Claire Saffritz' Pull-Apart Sour Cream and Chive Rolls
The subtle chive onion flavor and the tang of sour cream give these pillow-soft rolls an extra dimension in flavor.
- ½ cup plus 2 Tbsp. whole milk
- 5⅓ cups (667 g) bread flour, divided, plus more
- 1½ tsp. active dry yeast
- 1 cup sour cream, room temperature
- ¼ cup (50 g) sugar
- 4 tsp. Diamond Crystal or 2¼ tsp. Morton kosher salt
- 3 large eggs
- 8 Tbsp. (1 stick) unsalted butter, cut into pieces, divided, room temperature
- ½ cup finely chopped chives
- Flaky sea salt
- Freshly ground black pepper
- Step 1 Whisk ½ cup milk, ⅓ cup flour (42 g), and ½ cup water in a small saucepan until smooth. Cook over medium heat, whisking constantly, until very stiff paste forms (it should resemble mashed potatoes), about 2 minutes. Remove from heat
- Step 2 Scrape tangzhong into the bowl of a stand mixer fitted with the dough hook.

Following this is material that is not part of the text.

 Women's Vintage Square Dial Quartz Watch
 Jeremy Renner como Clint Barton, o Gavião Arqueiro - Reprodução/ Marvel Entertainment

- Step 3 Gently warm remaining 2 Tbsp. milk in the same saucepan over low heat until lukewarm. Remove from heat, add yeast, and whisk until dissolved. Let sit until the mixture is foamy, about 5 minutes.
- Step 4 Add sour cream, sugar, kosher salt, 2 eggs, 4 Tbsp. butter, and remaining 5 cups bread flour (625 g) to tangzhong. Scrape in yeast mixture and mix on low speed until a shaggy dough forms. Increase speed to medium and mix, scraping down sides of bowl occasionally and adding more flour by the tablespoonful if sticky, until dough is smooth and supple, 8–10 minutes.
- Step 5 Scrape dough onto a work surface and form into a smooth ball
- Step 6 Dust lightly with flour. Place inside a clean large bowl and cover with plastic wrap or a silicone lid. Let sit in a warm, draft-free spot until doubled in size, 1–1½ hours.
- Step 7 Meanwhile, coat a 13×9″ pan, preferably metal, with 2 Tbsp. butter (it will be a generous layer, which is what you want). Uncover the dough and punch down lightly to expel some of the gas.
- Step 8 Turn dough out onto a lightly floured surface and stretch into a square.
- Step 9 Roll out, dusting with more flour as needed to prevent sticking, to a 12″ square and sprinkle chives evenly over dough.
- Step 10 Starting at one end, loosely roll up dough. Flatten with the heel of your hands into a long rectangle. Roll out the dough again, dusting with more flour as needed, into a 16×6″ rectangle.
- Step 11 Using a wheel cutter or bench scraper, cut dough into twenty-four 2″-squarish pieces (an 8×3 grid).
- Step 12 Working with 1 piece of dough, gather all the corners and pinch together to form a teardrop shape. Place seam side down on work surface. Cup your hand over dough and drag across the surface, moving your hand in a rapid circular motion, to form dough into a tight ball. Do not add flour, as you want friction between the dough and the surface. Place the ball in the prepared pan and repeat with the remaining pieces of dough, spacing to make a 6×4 grid. Cover pan with plastic wrap and let sit in a warm, draft-free spot until rolls are nearly doubled in size, 45–60 minutes.
- Step 13 Meanwhile, place a rack in the middle of the oven. Preheat to 375°.
- Step 14 Using a fork, whisk the remaining egg in a small bowl until no streaks remain. Uncover the pan and gently brush tops of rolls with egg, then sprinkle with sea salt and pepper. Bake rolls until tops are deep golden brown, 25–30 minutes.
- Step 15 Remove pan from oven and immediately brush tops with remaining 2 Tbsp. butter. Let cool in the pan for 5 minutes. Slide a knife or an offset spatula around the sides of the pan to loosen rolls, then slide a metal spatula underneath to loosen the bottom. Slide the entire grid of rolls out and onto a wire rack. Serve warm or let cool.
- Step 16 Do ahead: Rolls can be formed and arranged in pan 1 day ahead. Cover and chill. Let rise at room temperature before baking (this can take up to 3 hours). Rolls can be baked 3 days ahead. Let cool. Store airtight at room temperature.